Surface area, right! More surface area, more charge right? Well how do you get maximum surface area?
if you look way into a cell in your body you'll find mitochondrion's which are objects with a massive amount of walls folding in on itself in order to create maximum surface area to generate maximum ribosomes. I think the following idea is similar:
I do admit that there are a number of stumbling block to my plan but it its this:
this super capacitor consists instead of metal which is usually the substance to hold the charge on; but I propose growing an inconceivable amount of carbon nanotubes, where you would chop them up into as many pieces as possible (as to further increase surface area from the ends) and store a charge upon the surface of these tubes. As a collection, the combined charge should be immensely more than that of today’s super capacitors; right?.
I find this process similar to the mitochondrion. Carbon nanotubes are very small and what is the better choice to store a charge on than a massive amount of something very small in size; which has lots of surface area for its size. You would have a chamber of x size where it would be compacted with as many carbon nanotubes as possible. this would form the inside of a cylinder shaped object where all the surrounding walls inside the chamber (outside of the clump of nanotubes) would be an insulator of some sort then another conductive material that has no charge upon it.
This is the same concept behind a regular capacitor right? You’re storing charge on the surface of small nanotubes inside a container with 2 walls; 1 is an insulator and 2, the metal plate.
There is a way to manufacture a capacitor where it can discharge itself at whatever rate a charge is being drawn from it (like a battery but with no flow limit) or can you do this with some capacitors today?
There is great problem in the growth of such a huge amount of carbon nanotubes efficiently; which I’ve find has never been successfully done at this scale (according to my research). any ideas on how to solve this?
I need some input from some electrical engineers as well as physicists as to see if this would work and or how it can be perfected.

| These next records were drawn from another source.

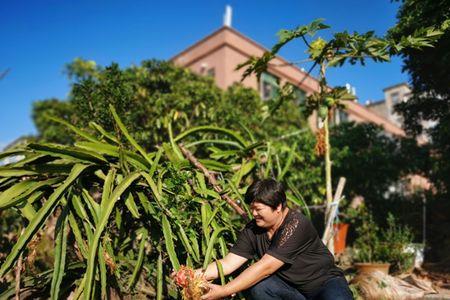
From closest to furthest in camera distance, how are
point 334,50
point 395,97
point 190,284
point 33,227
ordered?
point 190,284, point 33,227, point 334,50, point 395,97

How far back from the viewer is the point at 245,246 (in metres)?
2.89

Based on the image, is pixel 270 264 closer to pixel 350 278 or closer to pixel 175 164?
pixel 175 164

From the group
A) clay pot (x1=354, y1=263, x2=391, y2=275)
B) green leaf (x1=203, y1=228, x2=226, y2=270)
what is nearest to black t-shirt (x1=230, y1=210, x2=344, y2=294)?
green leaf (x1=203, y1=228, x2=226, y2=270)

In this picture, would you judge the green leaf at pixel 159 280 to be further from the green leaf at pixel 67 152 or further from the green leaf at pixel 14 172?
the green leaf at pixel 14 172

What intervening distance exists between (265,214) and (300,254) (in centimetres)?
37

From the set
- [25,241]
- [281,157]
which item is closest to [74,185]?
[25,241]

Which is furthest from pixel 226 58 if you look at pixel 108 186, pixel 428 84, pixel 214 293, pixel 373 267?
pixel 214 293

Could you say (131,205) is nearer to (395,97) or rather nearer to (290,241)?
(290,241)

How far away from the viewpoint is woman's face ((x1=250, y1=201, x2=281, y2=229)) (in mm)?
2756

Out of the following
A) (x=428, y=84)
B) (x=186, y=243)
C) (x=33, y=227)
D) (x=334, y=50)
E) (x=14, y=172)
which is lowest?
(x=186, y=243)

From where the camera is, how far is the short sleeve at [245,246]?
9.43ft

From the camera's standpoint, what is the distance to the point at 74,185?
294 centimetres

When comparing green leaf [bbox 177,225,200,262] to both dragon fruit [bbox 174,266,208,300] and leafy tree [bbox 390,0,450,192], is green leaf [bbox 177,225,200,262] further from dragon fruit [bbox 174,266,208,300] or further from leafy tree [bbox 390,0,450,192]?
leafy tree [bbox 390,0,450,192]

-just trying to solve the battery crisis.
-I would appreciate it if you could give some help that a high school student would understand. Thanks. I appreciate your help.

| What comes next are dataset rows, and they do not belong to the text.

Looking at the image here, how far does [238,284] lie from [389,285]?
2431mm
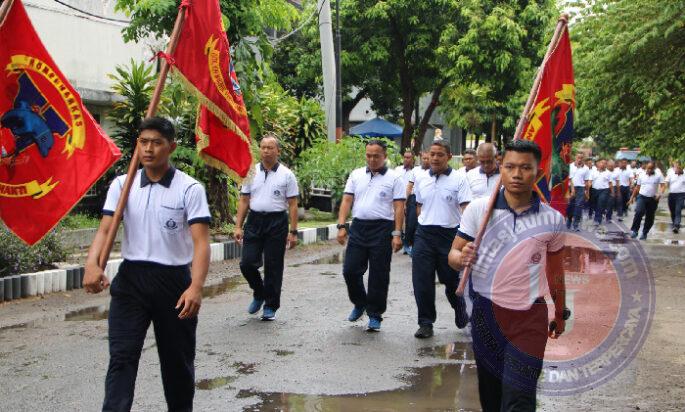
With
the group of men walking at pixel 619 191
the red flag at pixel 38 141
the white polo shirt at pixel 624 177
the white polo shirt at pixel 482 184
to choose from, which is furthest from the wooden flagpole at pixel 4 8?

Hey, we all know battery technology is down in the dumps right now; and is keeping electric cars off the road.
I've done some research on super capacitors but all the ones I've seen are based on a collection of several dozens of smaller capacitors.
I've been thinking about the whole concept behind a capacitor which to my understanding is to store a charge on the surface of a material which is next to a parallel object where it can discharge when it has reached its peak charge upon the adjacent plate.

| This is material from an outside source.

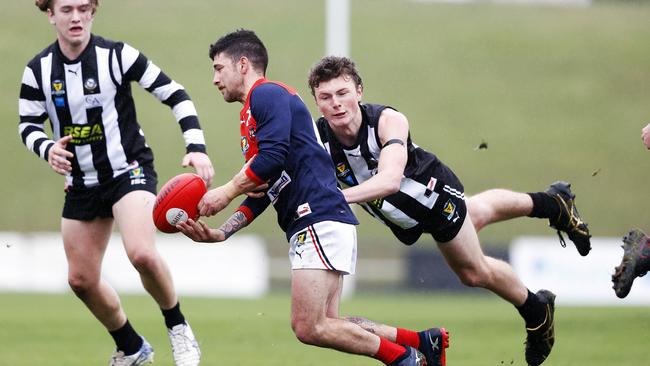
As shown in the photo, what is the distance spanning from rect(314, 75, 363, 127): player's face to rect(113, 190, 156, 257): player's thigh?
1.42 meters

Surface area, right! More surface area, more charge right? Well how do you get maximum surface area?
if you look way into a cell in your body you'll find mitochondrion's which are objects with a massive amount of walls folding in on itself in order to create maximum surface area to generate maximum ribosomes. I think the following idea is similar:
I do admit that there are a number of stumbling block to my plan but it its this:
this super capacitor consists instead of metal which is usually the substance to hold the charge on; but I propose growing an inconceivable amount of carbon nanotubes, where you would chop them up into as many pieces as possible (as to further increase surface area from the ends) and store a charge upon the surface of these tubes. As a collection, the combined charge should be immensely more than that of today’s super capacitors; right?.
I find this process similar to the mitochondrion. Carbon nanotubes are very small and what is the better choice to store a charge on than a massive amount of something very small in size; which has lots of surface area for its size. You would have a chamber of x size where it would be compacted with as many carbon nanotubes as possible. this would form the inside of a cylinder shaped object where all the surrounding walls inside the chamber (outside of the clump of nanotubes) would be an insulator of some sort then another conductive material that has no charge upon it.
This is the same concept behind a regular capacitor right? You’re storing charge on the surface of small nanotubes inside a container with 2 walls; 1 is an insulator and 2, the metal plate.
There is a way to manufacture a capacitor where it can discharge itself at whatever rate a charge is being drawn from it (like a battery but with no flow limit) or can you do this with some capacitors today?
There is great problem in the growth of such a huge amount of carbon nanotubes efficiently; which I’ve find has never been successfully done at this scale (according to my research). any ideas on how to solve this?
I need some input from some electrical engineers as well as physicists as to see if this would work and or how it can be perfected.
-just trying to solve the battery crisis.
-I would appreciate it if you could give some help that a high school student would understand. Thanks. I appreciate your help.